---------- Excerpted records
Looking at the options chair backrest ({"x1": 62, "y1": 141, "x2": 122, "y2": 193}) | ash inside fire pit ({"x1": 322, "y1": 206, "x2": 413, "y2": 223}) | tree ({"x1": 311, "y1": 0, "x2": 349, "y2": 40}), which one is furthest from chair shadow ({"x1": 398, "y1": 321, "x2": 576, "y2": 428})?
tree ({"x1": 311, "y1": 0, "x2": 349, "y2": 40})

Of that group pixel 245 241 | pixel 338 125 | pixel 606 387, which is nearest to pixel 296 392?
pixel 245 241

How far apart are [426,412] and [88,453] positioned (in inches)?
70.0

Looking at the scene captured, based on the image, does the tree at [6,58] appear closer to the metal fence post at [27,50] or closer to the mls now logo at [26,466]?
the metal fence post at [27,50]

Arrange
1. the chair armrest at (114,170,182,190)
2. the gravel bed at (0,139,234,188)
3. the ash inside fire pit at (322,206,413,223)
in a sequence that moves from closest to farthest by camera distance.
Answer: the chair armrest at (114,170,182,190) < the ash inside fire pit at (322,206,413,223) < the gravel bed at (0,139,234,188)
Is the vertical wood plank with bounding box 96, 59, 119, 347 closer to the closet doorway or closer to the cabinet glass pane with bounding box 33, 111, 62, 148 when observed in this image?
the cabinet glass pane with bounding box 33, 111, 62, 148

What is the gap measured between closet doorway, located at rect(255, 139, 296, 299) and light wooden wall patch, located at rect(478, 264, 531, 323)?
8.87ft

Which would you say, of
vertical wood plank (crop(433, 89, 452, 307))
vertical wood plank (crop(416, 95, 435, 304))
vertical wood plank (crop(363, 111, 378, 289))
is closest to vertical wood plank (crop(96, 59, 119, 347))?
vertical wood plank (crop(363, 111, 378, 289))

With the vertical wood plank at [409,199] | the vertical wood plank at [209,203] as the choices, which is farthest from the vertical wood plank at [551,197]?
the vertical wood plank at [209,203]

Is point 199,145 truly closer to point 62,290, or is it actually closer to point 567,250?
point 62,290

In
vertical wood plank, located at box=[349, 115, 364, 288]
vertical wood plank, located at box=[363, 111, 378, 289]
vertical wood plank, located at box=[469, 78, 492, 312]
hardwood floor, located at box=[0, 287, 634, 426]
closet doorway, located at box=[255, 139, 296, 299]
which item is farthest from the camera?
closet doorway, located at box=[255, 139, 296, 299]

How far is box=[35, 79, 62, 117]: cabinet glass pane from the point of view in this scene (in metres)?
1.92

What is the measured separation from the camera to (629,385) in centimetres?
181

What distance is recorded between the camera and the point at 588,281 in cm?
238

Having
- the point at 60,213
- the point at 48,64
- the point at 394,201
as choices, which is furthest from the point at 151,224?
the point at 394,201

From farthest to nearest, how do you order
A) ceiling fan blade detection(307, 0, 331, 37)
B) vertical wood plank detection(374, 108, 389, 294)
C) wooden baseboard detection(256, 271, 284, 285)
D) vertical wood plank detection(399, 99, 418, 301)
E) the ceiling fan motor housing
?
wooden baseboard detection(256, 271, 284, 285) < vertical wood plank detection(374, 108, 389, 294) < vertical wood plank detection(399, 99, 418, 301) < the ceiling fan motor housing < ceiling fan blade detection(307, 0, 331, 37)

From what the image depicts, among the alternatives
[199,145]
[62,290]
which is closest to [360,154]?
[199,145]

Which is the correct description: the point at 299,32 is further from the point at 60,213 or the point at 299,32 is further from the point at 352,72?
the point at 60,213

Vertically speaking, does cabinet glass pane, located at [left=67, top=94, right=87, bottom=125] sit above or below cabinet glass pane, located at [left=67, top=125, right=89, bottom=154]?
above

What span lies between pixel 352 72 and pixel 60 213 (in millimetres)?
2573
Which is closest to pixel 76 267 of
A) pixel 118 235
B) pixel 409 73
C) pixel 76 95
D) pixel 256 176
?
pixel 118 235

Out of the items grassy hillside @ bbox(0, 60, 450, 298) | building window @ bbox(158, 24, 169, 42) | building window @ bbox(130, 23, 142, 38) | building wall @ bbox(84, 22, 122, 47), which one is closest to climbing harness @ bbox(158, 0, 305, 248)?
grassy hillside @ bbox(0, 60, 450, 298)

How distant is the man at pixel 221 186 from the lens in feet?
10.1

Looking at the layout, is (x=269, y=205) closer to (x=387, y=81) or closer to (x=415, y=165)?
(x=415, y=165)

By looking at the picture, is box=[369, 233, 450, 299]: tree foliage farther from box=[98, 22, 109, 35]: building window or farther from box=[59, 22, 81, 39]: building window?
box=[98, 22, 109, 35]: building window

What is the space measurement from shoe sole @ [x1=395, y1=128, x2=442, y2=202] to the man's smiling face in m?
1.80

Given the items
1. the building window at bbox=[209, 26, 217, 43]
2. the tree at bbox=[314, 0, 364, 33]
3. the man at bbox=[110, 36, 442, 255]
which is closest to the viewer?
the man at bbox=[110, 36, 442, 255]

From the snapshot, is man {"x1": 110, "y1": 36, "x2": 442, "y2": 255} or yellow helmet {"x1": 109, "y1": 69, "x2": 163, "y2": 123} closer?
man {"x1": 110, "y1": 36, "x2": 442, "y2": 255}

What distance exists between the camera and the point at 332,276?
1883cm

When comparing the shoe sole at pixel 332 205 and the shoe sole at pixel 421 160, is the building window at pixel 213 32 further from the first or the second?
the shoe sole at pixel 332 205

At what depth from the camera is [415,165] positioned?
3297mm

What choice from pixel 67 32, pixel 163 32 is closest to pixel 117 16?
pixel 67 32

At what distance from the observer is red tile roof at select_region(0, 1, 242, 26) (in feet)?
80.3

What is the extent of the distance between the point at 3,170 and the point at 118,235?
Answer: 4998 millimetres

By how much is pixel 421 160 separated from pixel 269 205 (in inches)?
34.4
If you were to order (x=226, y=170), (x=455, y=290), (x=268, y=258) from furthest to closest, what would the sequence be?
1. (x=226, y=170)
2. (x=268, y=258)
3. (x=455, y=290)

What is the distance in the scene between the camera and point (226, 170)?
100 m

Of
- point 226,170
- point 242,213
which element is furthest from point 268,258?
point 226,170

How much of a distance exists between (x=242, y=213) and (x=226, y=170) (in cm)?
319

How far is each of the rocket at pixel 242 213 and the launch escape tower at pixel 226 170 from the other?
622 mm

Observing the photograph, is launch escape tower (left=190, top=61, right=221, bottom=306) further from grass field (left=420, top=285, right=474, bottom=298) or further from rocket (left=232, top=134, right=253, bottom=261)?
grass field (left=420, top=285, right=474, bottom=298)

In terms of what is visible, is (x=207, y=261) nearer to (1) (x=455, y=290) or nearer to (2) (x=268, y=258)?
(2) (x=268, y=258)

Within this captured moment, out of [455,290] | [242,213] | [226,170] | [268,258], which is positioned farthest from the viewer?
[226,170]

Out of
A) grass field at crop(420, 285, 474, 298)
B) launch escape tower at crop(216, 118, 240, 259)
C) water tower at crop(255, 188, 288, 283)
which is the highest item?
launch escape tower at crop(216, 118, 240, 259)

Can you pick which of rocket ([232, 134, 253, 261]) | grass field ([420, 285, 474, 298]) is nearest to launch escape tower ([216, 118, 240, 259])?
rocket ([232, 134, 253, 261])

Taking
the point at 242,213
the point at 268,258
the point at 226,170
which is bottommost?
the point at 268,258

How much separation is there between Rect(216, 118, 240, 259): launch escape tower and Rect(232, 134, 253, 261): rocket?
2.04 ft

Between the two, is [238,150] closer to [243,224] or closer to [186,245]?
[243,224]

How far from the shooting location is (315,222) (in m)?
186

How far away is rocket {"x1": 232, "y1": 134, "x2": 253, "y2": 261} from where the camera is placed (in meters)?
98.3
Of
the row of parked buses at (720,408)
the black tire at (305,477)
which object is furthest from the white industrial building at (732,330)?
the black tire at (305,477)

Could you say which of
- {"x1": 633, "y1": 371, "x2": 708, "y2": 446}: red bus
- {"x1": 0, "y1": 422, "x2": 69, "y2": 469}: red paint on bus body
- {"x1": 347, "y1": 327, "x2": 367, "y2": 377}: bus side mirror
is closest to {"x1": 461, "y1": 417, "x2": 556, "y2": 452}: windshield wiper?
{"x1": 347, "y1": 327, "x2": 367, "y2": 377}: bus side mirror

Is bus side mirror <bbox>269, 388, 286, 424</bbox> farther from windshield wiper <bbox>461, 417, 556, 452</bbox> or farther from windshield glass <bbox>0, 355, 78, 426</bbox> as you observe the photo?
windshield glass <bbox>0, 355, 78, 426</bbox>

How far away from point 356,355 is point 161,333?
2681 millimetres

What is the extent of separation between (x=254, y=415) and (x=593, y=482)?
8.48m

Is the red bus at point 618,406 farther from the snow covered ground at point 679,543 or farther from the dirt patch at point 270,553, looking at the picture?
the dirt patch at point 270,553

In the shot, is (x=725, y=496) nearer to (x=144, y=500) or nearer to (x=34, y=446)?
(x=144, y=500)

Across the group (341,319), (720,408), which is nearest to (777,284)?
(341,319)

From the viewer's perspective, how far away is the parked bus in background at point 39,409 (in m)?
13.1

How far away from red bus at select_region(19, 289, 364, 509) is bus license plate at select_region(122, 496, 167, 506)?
--------------------
- _Requirements_: Output everything from the line containing "From the viewer's" down to the end of the records as a numbered list, leaving out blank lines.

- _Correct response_:
1. From the viewer's perspective, how far away is the parked bus in background at point 39,409 (in m)?
2. 13.1
3. How far away from red bus at select_region(19, 289, 364, 509) is bus license plate at select_region(122, 496, 167, 506)?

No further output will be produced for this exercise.